Topic: Refinement types


view this post on Zulip Jared green (Mar 04 2021 at 18:49):

I am trying to prove a proposition by defining an algorithm(using refinement types) that, if it is correct, proves the proposition. However there are places where the propositional portion of the outputs is not trivial to prove. Do i have to do that proving myself? And if so, how and where do i do that?
The relevant subconclusion is that this algorithm, which is an optimizer, splits its function to a sum of convex pieces, then does a form of gradient ascent on each piece, then finds a global maximum based on that, all in a certain number of iterations of the ascent being performed on all the pieces at once. The complicating factor is that the form of the pieces changes on each iteration.

view this post on Zulip Mario Carneiro (Mar 04 2021 at 18:52):

Most likely, you will have to prove it yourself, although the proof might just be stringing tactics together if you are lucky. A #mwe would be helpful, as this is not a common application so I would like to see how you've set things up

view this post on Zulip Jared green (Mar 04 2021 at 19:07):

Truth be told, what i have isn’t even in lean yet, it is in liquidhaskell form. I cannot check it in that form, so I plan on porting it. It is 500 lines in length. How would you like to see it?

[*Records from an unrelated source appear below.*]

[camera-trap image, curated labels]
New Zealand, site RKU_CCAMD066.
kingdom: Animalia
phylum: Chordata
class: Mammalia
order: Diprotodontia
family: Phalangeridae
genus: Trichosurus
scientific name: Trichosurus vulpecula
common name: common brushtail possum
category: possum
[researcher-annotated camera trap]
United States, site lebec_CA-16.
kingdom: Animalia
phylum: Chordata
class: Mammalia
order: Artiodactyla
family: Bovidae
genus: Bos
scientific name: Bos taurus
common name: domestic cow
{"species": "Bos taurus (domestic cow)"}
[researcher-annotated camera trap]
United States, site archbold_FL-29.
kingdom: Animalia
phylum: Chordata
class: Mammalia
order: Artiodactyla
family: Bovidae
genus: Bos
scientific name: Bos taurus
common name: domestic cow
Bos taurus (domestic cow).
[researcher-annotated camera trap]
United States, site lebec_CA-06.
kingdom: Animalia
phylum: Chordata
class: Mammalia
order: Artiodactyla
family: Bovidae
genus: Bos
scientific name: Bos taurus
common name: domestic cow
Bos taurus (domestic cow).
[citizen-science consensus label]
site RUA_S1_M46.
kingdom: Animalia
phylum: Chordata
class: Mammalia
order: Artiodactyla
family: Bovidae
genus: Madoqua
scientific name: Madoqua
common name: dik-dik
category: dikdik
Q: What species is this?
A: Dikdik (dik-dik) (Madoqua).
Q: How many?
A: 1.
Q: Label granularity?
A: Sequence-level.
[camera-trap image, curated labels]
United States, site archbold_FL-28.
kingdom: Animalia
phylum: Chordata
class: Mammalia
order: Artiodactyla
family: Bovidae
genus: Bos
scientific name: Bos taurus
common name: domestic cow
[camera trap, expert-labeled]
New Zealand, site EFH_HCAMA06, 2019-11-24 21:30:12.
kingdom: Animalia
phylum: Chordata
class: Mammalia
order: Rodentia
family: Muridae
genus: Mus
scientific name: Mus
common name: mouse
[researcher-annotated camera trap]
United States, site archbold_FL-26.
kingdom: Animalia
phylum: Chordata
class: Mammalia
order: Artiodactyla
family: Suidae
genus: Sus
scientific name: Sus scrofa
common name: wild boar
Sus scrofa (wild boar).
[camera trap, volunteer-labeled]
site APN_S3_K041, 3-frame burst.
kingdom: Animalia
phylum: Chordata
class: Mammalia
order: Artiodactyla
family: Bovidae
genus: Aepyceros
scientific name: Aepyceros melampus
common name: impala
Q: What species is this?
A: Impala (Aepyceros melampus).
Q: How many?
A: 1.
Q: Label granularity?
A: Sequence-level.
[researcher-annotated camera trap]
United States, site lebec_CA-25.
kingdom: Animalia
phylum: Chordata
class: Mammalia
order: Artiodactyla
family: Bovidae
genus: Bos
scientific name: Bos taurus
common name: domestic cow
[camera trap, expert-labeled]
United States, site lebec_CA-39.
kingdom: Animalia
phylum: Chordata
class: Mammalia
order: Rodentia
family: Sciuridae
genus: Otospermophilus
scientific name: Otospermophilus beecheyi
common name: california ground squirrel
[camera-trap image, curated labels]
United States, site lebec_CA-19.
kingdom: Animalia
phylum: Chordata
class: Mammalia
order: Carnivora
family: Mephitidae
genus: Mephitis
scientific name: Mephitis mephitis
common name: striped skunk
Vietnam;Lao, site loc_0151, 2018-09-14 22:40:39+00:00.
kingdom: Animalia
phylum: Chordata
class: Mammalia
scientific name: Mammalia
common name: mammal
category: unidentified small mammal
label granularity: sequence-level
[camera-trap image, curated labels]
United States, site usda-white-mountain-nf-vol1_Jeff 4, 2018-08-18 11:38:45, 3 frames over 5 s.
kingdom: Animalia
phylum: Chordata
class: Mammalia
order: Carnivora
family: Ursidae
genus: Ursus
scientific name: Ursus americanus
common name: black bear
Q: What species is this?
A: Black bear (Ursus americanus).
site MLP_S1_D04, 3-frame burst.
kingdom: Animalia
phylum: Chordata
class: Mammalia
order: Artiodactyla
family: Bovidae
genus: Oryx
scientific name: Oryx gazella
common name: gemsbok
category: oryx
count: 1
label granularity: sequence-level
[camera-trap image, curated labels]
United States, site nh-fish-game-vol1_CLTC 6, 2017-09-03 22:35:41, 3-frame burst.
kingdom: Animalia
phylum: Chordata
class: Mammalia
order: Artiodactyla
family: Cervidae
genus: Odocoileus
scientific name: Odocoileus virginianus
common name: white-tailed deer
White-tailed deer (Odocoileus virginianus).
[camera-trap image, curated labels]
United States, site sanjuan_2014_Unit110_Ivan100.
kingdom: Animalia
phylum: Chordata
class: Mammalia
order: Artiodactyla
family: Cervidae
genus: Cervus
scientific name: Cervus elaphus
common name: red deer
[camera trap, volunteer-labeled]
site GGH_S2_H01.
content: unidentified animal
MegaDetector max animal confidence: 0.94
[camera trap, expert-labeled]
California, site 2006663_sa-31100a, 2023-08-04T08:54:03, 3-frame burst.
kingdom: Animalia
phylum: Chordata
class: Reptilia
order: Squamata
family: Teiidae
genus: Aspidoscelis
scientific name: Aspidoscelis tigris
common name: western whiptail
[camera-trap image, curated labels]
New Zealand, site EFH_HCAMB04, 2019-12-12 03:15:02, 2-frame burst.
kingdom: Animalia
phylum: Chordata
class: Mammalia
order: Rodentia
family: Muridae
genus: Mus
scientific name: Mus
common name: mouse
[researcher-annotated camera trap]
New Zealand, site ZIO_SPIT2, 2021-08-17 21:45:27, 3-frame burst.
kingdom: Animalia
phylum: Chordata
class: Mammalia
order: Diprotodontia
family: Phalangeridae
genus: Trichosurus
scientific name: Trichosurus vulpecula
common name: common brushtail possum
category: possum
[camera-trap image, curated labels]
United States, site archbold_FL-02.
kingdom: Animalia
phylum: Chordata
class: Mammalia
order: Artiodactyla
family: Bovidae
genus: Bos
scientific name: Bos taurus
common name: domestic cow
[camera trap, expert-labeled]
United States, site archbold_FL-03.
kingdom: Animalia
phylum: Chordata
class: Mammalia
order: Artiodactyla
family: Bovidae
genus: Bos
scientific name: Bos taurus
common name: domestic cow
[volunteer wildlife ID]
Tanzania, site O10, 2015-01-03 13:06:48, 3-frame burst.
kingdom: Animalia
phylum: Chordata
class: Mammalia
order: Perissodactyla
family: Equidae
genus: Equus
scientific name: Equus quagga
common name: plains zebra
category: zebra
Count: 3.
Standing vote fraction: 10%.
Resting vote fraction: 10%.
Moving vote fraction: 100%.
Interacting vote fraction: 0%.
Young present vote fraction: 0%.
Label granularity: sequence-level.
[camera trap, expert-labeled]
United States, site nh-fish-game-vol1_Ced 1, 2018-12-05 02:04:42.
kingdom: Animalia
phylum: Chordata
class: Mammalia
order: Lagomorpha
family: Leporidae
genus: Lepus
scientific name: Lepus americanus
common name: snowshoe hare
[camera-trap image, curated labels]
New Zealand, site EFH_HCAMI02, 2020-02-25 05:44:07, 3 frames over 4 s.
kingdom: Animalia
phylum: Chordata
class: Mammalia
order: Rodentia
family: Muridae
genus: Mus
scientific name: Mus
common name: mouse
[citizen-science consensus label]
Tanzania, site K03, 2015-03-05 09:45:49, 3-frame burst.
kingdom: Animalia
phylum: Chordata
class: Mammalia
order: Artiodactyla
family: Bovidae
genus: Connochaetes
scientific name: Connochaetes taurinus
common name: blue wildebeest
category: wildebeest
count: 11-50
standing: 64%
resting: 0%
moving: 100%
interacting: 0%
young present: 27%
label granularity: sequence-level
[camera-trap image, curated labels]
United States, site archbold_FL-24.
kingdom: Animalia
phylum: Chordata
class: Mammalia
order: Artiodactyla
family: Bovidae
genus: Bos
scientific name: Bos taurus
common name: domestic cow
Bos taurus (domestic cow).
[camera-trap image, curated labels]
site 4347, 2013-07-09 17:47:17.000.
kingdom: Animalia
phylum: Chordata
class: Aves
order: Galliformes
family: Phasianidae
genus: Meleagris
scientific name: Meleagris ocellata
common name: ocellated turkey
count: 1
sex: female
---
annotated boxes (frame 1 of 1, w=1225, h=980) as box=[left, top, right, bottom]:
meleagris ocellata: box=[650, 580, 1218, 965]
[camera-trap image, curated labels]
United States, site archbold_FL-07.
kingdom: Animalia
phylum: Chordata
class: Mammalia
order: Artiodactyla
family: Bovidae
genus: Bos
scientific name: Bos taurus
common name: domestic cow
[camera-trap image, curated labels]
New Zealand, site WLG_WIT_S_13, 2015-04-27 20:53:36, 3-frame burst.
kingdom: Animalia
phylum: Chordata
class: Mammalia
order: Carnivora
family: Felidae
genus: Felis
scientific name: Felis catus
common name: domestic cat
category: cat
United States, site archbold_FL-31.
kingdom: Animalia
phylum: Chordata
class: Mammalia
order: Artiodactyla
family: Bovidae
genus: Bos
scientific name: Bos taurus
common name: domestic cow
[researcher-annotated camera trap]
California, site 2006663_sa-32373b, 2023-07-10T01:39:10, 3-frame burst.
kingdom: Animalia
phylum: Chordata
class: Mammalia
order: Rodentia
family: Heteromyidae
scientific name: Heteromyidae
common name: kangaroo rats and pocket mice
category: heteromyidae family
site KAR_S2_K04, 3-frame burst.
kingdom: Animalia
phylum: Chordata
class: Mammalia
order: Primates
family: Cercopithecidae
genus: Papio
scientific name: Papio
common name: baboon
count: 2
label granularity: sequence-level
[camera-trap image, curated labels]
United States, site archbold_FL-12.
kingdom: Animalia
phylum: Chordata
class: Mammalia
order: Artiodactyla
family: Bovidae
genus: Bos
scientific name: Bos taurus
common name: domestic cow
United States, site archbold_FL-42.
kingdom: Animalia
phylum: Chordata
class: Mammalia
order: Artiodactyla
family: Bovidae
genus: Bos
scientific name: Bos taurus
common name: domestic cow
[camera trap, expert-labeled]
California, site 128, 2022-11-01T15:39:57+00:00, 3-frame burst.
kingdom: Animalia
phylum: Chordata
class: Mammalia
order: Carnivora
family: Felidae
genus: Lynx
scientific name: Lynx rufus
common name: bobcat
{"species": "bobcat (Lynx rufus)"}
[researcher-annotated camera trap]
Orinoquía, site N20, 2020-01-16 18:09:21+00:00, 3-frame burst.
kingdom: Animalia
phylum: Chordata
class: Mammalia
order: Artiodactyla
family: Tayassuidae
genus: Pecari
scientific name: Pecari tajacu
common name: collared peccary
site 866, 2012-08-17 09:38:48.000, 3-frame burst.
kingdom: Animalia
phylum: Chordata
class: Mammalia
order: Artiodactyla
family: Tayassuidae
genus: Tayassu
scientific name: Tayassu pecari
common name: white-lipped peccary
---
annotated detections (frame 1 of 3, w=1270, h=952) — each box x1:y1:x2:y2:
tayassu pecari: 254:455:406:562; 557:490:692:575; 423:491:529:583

view this post on Zulip Jared green (Mar 04 2021 at 19:33):

Once i port what i have, where do i place the proofs for the propositional parts of the functions’ outputs?

view this post on Zulip Mario Carneiro (Mar 04 2021 at 20:03):

You can post a gist if you want to share the whole 500 lines, or you can focus on a part in a code block here

view this post on Zulip Mario Carneiro (Mar 04 2021 at 20:04):

It's possible to write refinement types in lean using subtypes {x // p x}, but it's usually a better idea to define the algorithm separately from the proofs

view this post on Zulip Jared green (Mar 04 2021 at 20:34):

The proposition that i am trying to prove is: P=NP. The algorithm I’m designing solves instances of a modified form of SAT.
The representation is a network of nodes, one type representing bits that can be connected to any number of the other type, gatenodes, each one representing a reversible logic gate with a certain number of bidirectional ports, where information goes both ways. Each bit has a weight for how likely it is to be its current value.
For each gatenode, the algorithm selects a possible state that maximises the total amount of weight, with 1-(currentweight) fo a bit flip, independently.
Then the bitnodes take on the Boolean value given more weight everywhere it is connected, and its new weight = proportion of total weight for that value.
If nothing changes the least certain bit (if any are uncertain at all) is flipped, though I’m not sure if that breaks it.
Repeat until either the iteration cap is reached or everything is certain.
Return the result.

view this post on Zulip Scott Morrison (Mar 04 2021 at 21:23):

Might I suggest that you first get some experience with formal proofs by trying to prove something that is more likely to be true?

view this post on Zulip Scott Morrison (Mar 04 2021 at 21:26):

Don't get me wrong, P \ne NP is a fine problem, and I'm glad that people with ideas on it try to formalize them, but learning to use an ITP and tackling problems like this are both ambitious, and probably best done sequentially rather than concurrently.